"You chose this life”.
“You knew what you were getting into”.
Comments you've probably heard many times before.
I know this is one remark that upsets Defence partners most.
FYI I had no idea what I was getting into!
I did NOT choose this life.
However I did CHOOSE to love sombody who chose this life.
I met my husband when I was 15. He was 19. He had already completed his trade and was working as a Carpenter. I was in high school.
At the time he was living with my sister and her then husband - whom Jimmy grew up with in central Queensland.
Very early on in our relationship, the big financial crisis happened. 2008. As a result nobody was building houses and that left Jimmy out of work for a while.
He obviously always had a desire to serve his country.

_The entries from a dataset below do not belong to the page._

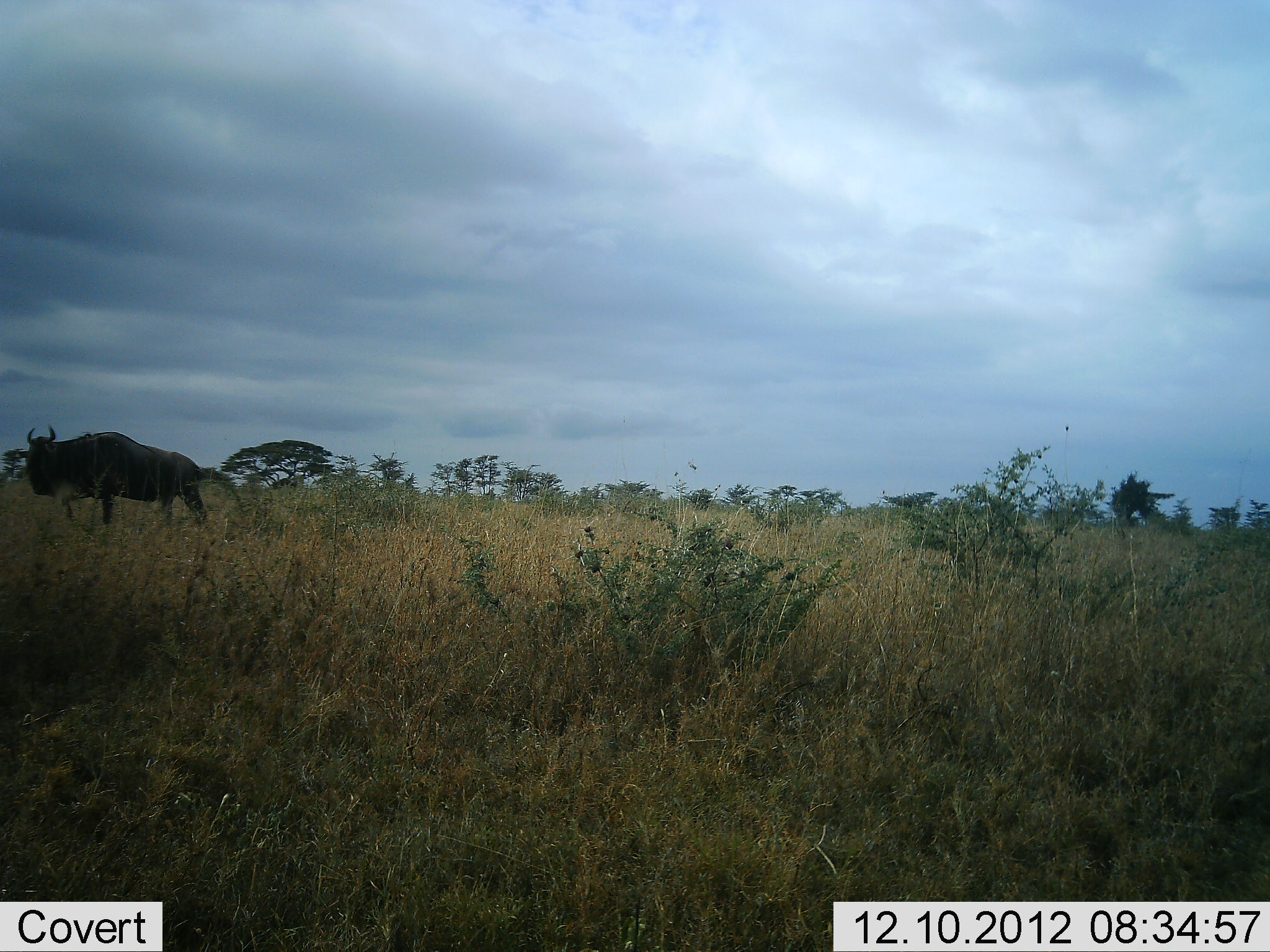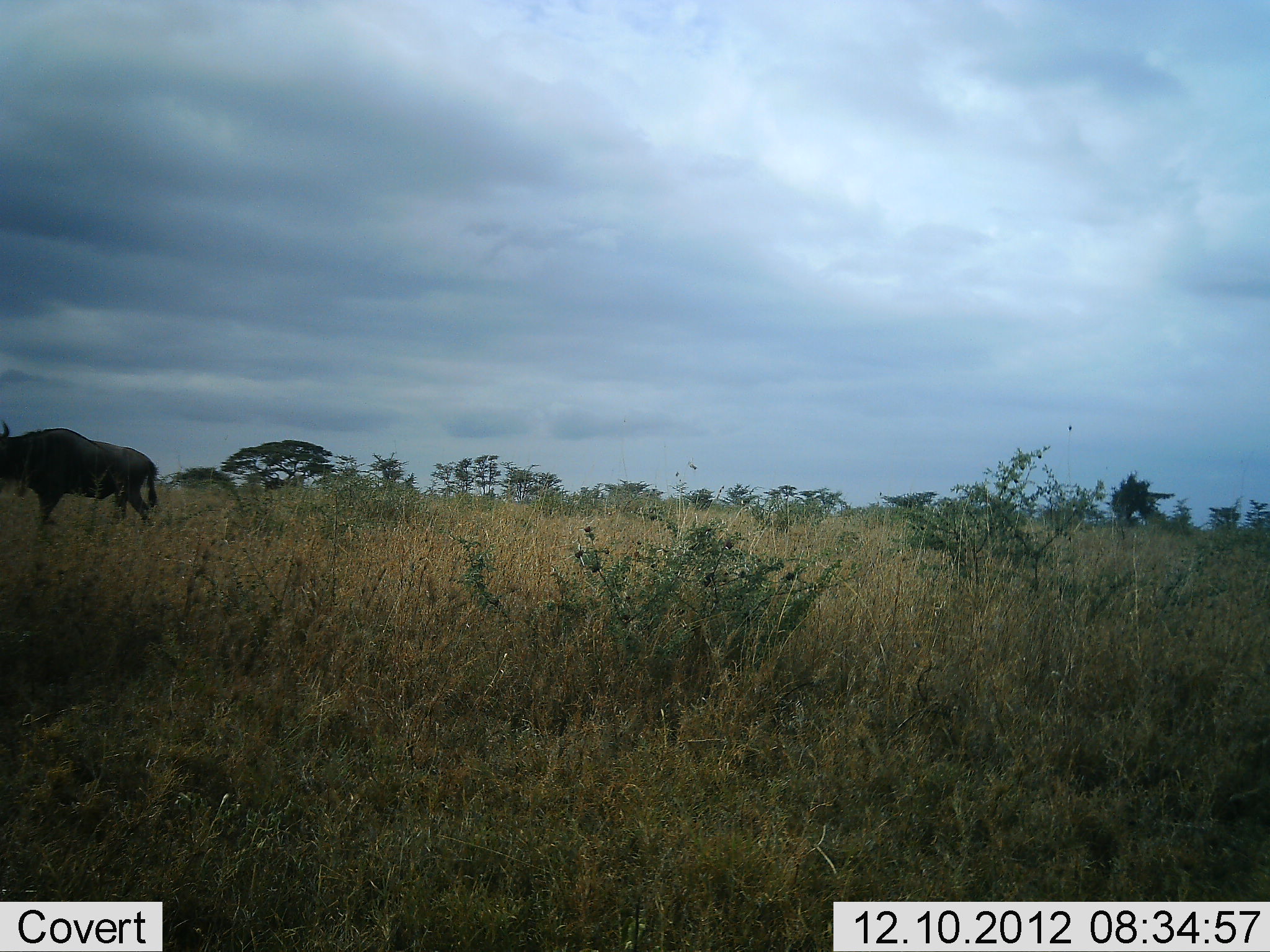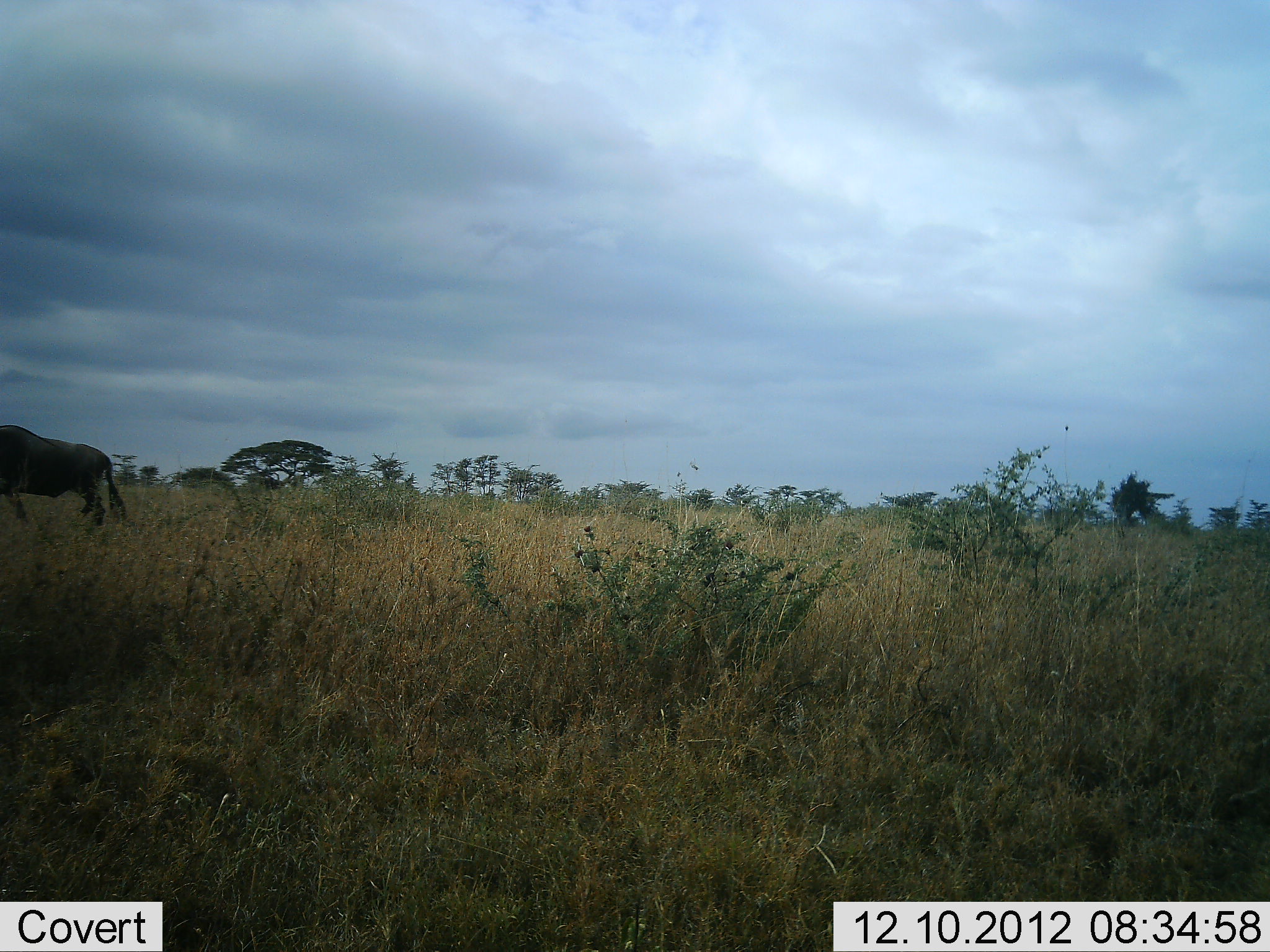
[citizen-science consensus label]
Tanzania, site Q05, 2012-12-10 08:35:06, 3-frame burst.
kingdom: Animalia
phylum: Chordata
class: Mammalia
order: Artiodactyla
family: Bovidae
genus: Connochaetes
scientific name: Connochaetes taurinus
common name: blue wildebeest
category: wildebeest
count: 2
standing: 0%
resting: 0%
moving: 90%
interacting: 0%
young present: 0%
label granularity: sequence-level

We had a discussion oneday which Jimmy said he was going to apply for the Army.
My reply as a 16 year old was...
" I will not be an army wife and if you join I can't be with you anymore"
He ended up back on the tools and things were good!
We got married, then a few years down the track we had our son.
But that little desire didn't leave Jimmy.
I had just fallen pregnant with our 2nd child and Jimmy decided to start looking into joining the Defence Force again.
I still wasn't keen. But it was obviously important for him.
What I can tell you is this.
I CHOSE TO LOVE SOMEONE, WHO HAPPENED TO CHOOSE DEFENCE.
Because I love this person I CHOOSE to support this person.
Just because I chose to support him, didn't mean I knew what I was getting into.
I didn't know I'd literally pop out our daughter and a few weeks later he'd leave for recruits.
I knew nothing about this lifestyle. To this day I'm still figuring the whole Defence family/life thing out.
It's not easy. Its the hardest thing I've ever done. Endless weeks and months away, the deployment. The never ending adjusting.
NO I don't know what I got myself into, some days I still ask myself what the heck am I doing here!
This I do know.
I know that it takes someone extra extrodinary to love and support a Defence member.
To be the glue of the family, to be the hero's of the Homefront, and to adjust and accept things out of our control. To learn to go with the flow and accept the fact that at any given moment things can and will pop up unexpectedly.
To you, the partners and families, you are AMAZING! you are STRONG!
It's not always easy loving someone who isn't home that much. That's what makes you incredible. You can love someone who at any given moment has to leave, yet again.
I ended up being the wife I said I could never be. Although it's hard at times, I wouldn't change a thing now.